Is it 64 bit?
They stop working in those OS versions (duh),
FWIW a LOT of work has already been done toward porting SC to Cocoa.
my 10.33-year-old Mac Pro with its myriad hardware modifications will probably be forced into retirement before the end of this year.
Thank you for time and effort for 4.81!Although my situation does not require an upgrade I'm pleased to have spent the money to make it worth while to the developers who have who are committed to SuperCard.
The improvements to SuperEdit in 4.8 are all awesome (although I'm not sure I necessarily use every one of its myriad benefits)... sometimes it is the simple things though... like being able to finally use the trackpad to scroll through the available fonts in 4.8 font selection dialog with a swipe rather than having to actually click on a scroll bar arrow or click and drag. Especially when I have a bunch of font changes to make over a large number of objects and I'm going to be using this dialog many times in a row.

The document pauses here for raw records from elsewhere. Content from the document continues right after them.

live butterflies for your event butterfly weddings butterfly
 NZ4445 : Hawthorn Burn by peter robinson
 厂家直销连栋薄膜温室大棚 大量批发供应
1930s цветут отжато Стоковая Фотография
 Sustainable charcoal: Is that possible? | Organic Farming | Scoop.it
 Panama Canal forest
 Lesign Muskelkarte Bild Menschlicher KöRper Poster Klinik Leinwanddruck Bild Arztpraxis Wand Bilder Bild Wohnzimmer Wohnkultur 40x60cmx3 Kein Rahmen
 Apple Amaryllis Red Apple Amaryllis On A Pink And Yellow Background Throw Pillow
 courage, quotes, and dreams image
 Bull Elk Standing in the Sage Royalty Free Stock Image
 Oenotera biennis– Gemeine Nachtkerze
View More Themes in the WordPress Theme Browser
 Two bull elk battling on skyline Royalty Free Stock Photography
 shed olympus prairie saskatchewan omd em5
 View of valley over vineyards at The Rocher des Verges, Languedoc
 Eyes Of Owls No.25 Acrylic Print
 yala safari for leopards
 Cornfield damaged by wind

although a bit annoying not to be able to change the starting default state of certain controls in the interface from within SuperEdit like checkboxes or radio buttons
Hi Terry,
FWIW many factors contributed to the decision to pursue a final Carbon release instead of going directly to Cocoa, but a handful ended up tipping the scale:
- The feature set of 4.7 was already seriously degrading (particularly in non-English locales) as Apple progressively broke underlying Carbon services
- At the time Apple seemed to have forgotten about its threat to kill Carbon
- I never dreamt it would take so long! But the tale grew in the telling, and Apple kept breaking more stuff... =:-O
- To be honest I don't much like programming in Cocoa/Obj-C, and absolutely ABHOR recent versions of Xcode (which to be too kind were obviously designed by people who didn't 'get' Macs, and cause blood-tinged steam to vent steadily from my nose and ears when I'm forced to use them). As someone who first learned to code in assembly language (on punch cards!), opaque data types make me ill. Yeah I get it, but I'll never learn to like it (not without the private headers anyway...).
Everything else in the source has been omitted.